The Chinese embassy responded, saying Britain failed to protect its staff, adding that it had started its own representations with Britain over the incident.
He said the consul-general had returned to China with a “normal rotation of Chinese consular officials”.
Police were investigating an alleged assault on a protester who was beaten by several men after being dragged inside the grounds of a consulate in northwest England during a demonstration against President Xi Jinping.
“The images taken to social media showed what appeared to be completely unacceptable behavior by a number of people near the entrance to the consular premises,” said Cleverly, who summoned the acting ambassador for the accident.
Cleverly said that police had asked six Chinese officials to waive diplomatic immunity so they could be questioned and the embassy notified, giving them a week to act.
“In response to our request, the Chinese government has now removed those officials from the UK, including the consul-general himself,” Cleverly told broadcasters.
Greater Manchester Police said in a statement they would continue to investigate the events surrounding the protest.

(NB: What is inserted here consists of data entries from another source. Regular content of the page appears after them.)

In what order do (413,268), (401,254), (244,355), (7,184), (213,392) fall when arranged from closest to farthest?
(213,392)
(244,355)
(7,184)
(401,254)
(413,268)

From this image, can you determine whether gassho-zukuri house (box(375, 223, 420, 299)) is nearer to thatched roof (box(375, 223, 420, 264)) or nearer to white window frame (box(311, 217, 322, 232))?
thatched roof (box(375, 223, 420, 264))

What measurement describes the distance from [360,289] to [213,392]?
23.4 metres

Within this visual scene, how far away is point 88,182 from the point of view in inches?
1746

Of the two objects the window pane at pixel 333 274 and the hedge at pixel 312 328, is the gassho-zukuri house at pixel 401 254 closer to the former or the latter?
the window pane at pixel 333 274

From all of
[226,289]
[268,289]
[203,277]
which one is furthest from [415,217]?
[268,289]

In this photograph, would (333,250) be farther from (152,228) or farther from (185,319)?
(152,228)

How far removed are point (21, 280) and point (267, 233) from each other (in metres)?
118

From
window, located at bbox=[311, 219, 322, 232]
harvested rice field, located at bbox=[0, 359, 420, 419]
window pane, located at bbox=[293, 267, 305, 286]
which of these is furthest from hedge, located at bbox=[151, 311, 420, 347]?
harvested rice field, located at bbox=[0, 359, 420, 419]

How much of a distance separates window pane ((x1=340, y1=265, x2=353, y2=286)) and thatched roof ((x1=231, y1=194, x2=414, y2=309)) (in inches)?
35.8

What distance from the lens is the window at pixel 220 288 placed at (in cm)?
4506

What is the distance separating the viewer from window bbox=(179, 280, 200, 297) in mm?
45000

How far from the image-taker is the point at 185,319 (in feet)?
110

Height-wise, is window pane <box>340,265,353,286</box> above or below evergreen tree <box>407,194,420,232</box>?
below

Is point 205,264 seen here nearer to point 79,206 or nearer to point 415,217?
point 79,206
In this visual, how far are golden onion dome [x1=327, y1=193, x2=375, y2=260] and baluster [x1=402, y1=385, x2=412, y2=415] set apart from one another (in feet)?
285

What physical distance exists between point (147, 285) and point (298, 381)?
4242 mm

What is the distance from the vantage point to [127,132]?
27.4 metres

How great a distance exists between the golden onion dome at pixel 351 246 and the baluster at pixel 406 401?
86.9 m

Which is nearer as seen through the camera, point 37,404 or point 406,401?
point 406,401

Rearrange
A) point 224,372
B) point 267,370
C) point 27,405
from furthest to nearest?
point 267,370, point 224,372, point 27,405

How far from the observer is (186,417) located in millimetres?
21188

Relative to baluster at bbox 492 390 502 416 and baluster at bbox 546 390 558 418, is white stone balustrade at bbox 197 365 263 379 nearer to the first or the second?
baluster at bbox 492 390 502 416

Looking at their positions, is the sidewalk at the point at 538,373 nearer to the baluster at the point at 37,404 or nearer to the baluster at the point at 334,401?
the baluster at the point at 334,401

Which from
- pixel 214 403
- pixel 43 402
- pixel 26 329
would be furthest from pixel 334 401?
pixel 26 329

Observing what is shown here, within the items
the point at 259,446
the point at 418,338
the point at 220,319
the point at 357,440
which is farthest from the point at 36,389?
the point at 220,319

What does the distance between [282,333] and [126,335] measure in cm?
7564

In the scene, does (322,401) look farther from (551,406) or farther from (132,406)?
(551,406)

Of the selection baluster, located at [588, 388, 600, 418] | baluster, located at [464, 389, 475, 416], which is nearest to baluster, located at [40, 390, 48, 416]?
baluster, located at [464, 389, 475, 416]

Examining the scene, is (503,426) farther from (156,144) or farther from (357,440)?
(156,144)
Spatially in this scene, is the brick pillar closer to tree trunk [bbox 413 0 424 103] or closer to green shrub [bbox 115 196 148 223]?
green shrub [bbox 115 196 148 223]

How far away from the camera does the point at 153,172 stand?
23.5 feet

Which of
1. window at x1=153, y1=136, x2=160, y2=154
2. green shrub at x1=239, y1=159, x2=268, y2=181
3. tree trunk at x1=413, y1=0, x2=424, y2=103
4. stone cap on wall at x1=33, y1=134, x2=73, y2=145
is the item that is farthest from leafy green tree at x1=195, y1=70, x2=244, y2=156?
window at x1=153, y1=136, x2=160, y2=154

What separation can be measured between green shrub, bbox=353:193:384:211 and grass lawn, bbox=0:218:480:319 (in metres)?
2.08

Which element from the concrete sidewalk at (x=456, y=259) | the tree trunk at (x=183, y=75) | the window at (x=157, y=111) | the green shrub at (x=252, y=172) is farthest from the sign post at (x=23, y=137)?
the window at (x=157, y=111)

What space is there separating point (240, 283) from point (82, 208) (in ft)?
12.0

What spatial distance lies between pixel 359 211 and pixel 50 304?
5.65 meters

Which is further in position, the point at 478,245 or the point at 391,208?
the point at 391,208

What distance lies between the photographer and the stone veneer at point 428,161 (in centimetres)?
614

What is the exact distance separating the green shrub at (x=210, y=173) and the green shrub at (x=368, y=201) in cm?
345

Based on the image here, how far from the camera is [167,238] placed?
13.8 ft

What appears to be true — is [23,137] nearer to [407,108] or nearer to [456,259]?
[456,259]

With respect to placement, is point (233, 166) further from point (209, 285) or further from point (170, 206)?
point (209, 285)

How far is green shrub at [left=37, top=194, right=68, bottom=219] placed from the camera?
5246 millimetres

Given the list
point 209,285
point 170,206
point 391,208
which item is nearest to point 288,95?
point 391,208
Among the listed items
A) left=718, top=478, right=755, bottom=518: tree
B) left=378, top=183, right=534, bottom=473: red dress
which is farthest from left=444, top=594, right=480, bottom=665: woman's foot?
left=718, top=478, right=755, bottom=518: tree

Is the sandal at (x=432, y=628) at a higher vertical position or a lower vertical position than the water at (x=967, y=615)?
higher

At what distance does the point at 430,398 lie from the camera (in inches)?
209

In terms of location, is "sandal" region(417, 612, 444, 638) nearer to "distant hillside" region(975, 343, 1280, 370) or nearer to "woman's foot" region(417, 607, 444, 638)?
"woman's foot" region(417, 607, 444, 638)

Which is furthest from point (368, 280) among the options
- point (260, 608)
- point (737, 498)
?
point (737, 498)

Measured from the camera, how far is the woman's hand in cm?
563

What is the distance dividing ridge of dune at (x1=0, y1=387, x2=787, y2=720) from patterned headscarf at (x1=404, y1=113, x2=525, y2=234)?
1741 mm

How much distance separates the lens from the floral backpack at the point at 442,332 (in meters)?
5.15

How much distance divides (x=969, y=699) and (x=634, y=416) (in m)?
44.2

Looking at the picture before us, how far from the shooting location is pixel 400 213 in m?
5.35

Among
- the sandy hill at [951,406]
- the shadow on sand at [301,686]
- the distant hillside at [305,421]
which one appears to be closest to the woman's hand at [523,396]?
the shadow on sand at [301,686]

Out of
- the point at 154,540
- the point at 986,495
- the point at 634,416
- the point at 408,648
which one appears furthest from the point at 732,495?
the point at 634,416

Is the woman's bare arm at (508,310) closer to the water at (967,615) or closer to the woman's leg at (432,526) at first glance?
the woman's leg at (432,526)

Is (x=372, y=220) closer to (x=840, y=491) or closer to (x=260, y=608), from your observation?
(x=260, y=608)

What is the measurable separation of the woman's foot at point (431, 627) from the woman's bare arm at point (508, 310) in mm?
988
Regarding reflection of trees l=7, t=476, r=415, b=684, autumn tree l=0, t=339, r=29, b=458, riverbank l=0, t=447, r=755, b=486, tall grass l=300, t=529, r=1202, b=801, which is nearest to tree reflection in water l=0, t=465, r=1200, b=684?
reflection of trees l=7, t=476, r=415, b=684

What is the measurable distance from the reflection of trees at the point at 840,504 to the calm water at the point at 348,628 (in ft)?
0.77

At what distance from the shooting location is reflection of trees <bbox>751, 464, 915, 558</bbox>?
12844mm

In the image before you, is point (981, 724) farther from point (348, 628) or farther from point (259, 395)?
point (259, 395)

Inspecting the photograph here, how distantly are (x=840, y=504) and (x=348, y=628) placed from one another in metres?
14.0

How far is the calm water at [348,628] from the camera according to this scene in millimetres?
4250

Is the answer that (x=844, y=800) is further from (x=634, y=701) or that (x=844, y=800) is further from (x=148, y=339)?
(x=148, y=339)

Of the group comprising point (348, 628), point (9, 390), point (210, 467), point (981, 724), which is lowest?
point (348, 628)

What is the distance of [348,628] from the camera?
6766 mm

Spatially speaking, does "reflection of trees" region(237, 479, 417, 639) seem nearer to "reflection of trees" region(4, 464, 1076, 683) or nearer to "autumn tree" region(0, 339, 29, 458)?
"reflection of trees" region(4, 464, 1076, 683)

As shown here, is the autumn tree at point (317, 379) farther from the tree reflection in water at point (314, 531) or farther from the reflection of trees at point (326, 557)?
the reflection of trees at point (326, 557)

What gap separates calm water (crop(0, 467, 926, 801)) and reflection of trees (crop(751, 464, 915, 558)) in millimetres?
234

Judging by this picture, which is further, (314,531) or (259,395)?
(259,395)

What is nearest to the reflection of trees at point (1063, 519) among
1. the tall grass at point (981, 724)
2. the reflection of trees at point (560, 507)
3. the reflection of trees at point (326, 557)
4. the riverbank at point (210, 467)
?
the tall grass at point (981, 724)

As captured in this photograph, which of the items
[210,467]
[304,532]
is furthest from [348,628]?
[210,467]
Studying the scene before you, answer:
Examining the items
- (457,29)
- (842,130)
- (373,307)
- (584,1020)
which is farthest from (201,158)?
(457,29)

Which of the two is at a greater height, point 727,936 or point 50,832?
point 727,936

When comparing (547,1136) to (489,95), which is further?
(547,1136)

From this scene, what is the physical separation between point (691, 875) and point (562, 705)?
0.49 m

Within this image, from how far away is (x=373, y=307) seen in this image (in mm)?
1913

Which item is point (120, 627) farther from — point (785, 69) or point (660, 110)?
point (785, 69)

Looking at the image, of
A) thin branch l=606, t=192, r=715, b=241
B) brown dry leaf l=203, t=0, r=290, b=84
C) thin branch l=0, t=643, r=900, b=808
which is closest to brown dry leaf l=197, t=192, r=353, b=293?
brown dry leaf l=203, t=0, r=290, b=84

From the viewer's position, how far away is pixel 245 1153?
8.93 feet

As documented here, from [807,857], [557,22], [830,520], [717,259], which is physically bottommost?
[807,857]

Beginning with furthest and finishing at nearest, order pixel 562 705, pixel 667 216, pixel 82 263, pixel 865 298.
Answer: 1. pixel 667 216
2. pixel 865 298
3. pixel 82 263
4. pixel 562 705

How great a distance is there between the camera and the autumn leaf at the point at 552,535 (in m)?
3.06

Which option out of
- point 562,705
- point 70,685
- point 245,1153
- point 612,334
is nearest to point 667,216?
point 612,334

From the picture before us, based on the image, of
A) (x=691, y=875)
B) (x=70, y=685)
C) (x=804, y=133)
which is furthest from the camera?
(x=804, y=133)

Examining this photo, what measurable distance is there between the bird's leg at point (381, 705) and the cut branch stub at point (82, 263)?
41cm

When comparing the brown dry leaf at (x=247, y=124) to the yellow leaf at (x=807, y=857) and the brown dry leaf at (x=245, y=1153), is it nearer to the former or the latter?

The October protest took place on the first day of the twice-decadal congress of the ruling Communist Party of China in Beijing, during which Xi won an unprecedented third term.
The Chinese embassy said the protest was a “violent and disruptive provocation”, adding that Britain had failed to meet its obligations to protect the consulate and its staff.
“Furthermore, the UK government sided with those violent rioters,” the embassy spokesman said. “This is totally unacceptable to the Chinese side.”